Pensons à l’enseignant féru de pédagogie dont toute l’énergie, en classe, est accaparée par quatre ou cinq cas de déficit d’attention. Ou encore à ce technicien de centre d’appels soucieux de résoudre votre problème de connexion Internet, mais qui est évalué uniquement selon les produits qu’il réussit à vous vendre au passage. Alors que je travaillais comme correctrice, on m’a déjà demandé de relever seulement les fautes les plus apparentes et d’oublier la syntaxe et le style par souci d’économie.

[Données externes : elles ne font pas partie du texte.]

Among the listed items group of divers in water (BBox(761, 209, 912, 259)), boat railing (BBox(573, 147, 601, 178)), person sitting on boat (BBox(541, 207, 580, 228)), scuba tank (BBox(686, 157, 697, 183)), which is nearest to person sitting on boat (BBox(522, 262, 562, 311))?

J’en rageais!

Tenter d’atteindre des objectifs auxquels on ne croit pas entraîne un stress considérable qui peut faire s’effondrer la motivation, voire mener au burn-out.

Vrai, les organisations se concentrent de plus en plus sur des objectifs de rentabilité à court terme, si bien que le but du travail semble réduit à faire fonctionner le «système» au plus bas coût possible, selon des critères établis par des gestionnaires éloignés des tâches à accomplir. Or, si la vitesse et l’efficacité sont nécessaires pour faire sonner les tiroirs-caisses, qu’a-t-on vraiment accompli comme travailleur si les clients que l’on tente d’aider demeurent inquiets, ignorants ou frustrés?

Voilà pourquoi certains employés vivent ce que les psys appellent la dissonance cognitive, un sentiment d’inconfort qui survient quand, par exemple, les pratiques en vigueur dans notre milieu de travail empêchent l’expression de nos valeurs profondes. Le conflit interne qui en résulte est loin d’être futile. En fait, il prend aux tripes, mettant en cause l’identité professionnelle que nous nous sommes forgée, laquelle a servi à bâtir notre identité tout court. Ainsi, selon le psychologue organisationnel Christian Voirol, tenter d’atteindre des objectifs auxquels on ne croit pas entraîne un stress considérable qui peut faire s’effondrer la motivation, voire mener au burn-out – en dépit d’une charge de travail raisonnable.

Les manières de parer à ce type d’affront varient selon chacun. Certains vont devenir je-m’en-foutistes, d’autres vont se concentrer sur les détails de leur tâche pour oublier ce qui les choque, d’autres encore vont rationaliser, c’est-à-dire trouver des raisons de rentrer dans le rang. «Toutes ces stratégies drainent de l’énergie et ont un coût sur le plan de la santé mentale», souligne Christian Voirol.

Comment gagner sa vie sans perdre la boule dans ce contexte? Pour Jean-Pierre Brun, professeur de management à l’Université Laval et conseiller-expert en santé-sécurité au travail, l’idéal est de trouver, par le dialogue, un juste milieu entre les critères de l’individu et ceux de l’organisation. «Une personne peut trouver bizarre la façon de fonctionner de son employeur, mais dès qu’elle est au fait de ses contraintes, elle peut comprendre. Au même titre, une fois que le gestionnaire connaît mieux les valeurs de travail de l’individu, il peut faire des ajustements.» Il importe au moins de tenter le coup avant de songer à démissionner, ne serait-ce que pour verbaliser l’état émotif qui nous tenaille.

Mais les organisations ouvertes à ce genre d’exercice sont plutôt rares, avertit Jean-Pierre Brun. «Un trop grand nombre d’entre elles considèrent la remise en question de leurs modes de fonctionnement comme une menace, alors qu’en réalité, les employés sont en train de dire qu’on pourrait mieux faire le travail.» Et, conséquence de ce manque d’écoute, ce sont souvent les meilleurs éléments qui partent, ajoute-t-il.

Il faut dire qu’il existe aussi des individus aux principes trop rigides. Ce sont d’ailleurs eux qui risquent le plus de ne pas tenir le coup mentalement. Quand on a l’impression que tout est mauvais dans l’organisation, c’est probablement qu’on pèche par excès d’idéalisme, pense Christian Voirol. Ou qu’on n’est pas à sa place.

Comme quoi les fleurs du tapis n’ont pas le même relief pour tout le monde.